- Summary:
- In this article, we look at the HSBC share price performance and why the stock could drop in the near term thanks to the double top
HSBC share price is the second-best performing in the FTSE 100 today. It is up by more than 2% a day after the company announced a new strategic shift. Other UK banks like Barclays, Lloyds, NatWest, and Standard Chartered are also rising.
What happened: HSBC Group, the biggest European bank by assets, has been under pressure lately. The company has been caught between the tensions between China and Western countries like the US. Last year, it was condemned by the US and UK after it came in support of the Hong Kong security law.
In a statement yesterday, the bank’s chairman said that it was accelerating its strategy to be a bigger bank in the Chinese market. The new strategy will be unveiled in February when it will deliver its full-year results. Mark Tucker, the chairman said;
“We are accelerating the plan by confirming areas of focus for the bank, especially in Asia where we see real opportunities to grow our wealth business and expand across South Asia.”

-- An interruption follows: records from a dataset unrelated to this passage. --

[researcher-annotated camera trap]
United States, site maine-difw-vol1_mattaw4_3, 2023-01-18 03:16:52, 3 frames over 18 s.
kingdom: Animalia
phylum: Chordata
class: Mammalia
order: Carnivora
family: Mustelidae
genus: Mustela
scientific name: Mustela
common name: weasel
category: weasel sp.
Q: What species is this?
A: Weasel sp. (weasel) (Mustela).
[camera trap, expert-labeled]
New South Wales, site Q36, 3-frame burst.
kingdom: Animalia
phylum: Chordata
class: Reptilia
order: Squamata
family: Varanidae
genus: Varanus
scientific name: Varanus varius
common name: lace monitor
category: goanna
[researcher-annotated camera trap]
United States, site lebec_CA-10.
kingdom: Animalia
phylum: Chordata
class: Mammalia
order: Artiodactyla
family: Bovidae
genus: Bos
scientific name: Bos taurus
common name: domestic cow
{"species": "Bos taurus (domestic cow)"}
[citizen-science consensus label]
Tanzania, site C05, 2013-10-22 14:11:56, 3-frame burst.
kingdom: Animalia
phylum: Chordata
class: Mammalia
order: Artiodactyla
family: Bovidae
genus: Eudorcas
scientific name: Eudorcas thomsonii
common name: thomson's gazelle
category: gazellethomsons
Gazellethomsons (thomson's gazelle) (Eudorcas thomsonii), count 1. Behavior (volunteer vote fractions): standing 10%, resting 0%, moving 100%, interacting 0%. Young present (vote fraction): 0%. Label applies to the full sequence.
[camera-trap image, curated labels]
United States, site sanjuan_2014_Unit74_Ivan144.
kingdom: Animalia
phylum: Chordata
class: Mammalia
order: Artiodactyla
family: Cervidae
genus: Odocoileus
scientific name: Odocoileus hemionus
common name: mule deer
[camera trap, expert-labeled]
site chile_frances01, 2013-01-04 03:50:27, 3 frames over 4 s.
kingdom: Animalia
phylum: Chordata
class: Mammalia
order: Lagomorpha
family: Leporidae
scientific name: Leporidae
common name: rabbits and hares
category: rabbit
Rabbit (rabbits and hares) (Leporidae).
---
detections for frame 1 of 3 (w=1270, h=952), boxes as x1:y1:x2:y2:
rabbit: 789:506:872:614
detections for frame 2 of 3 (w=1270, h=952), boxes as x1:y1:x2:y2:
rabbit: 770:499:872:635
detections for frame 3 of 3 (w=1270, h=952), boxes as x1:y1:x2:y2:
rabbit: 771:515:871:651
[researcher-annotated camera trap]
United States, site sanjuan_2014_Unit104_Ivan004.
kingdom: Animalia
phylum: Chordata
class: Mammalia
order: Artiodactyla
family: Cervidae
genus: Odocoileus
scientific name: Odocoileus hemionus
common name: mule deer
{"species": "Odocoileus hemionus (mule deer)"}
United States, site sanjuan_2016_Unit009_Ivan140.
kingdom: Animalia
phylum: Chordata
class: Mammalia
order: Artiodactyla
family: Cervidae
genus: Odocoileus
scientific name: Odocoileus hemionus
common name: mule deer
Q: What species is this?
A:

Last year, HSBC hired wealth managers in China, where it is looking to compete with companies like UBS that have a considerable market share there.
HSBC share price forecast
On the daily chart, we see that the HSBC share price has bounced back by more than 40% from its lowest level last year. However, in the past few days, the stock has been moving sideways. It has found this resistance close to the 38.2% Fibonacci retracement level. Also, it seems like the stock is forming a double-top pattern, whose neckline is at the 23.6% level at 373p.
Therefore, there are two potential outcomes for the company. First, the stock could break-out and continue rallying. Alternatively, because of the double-top, it could resume the downward trend.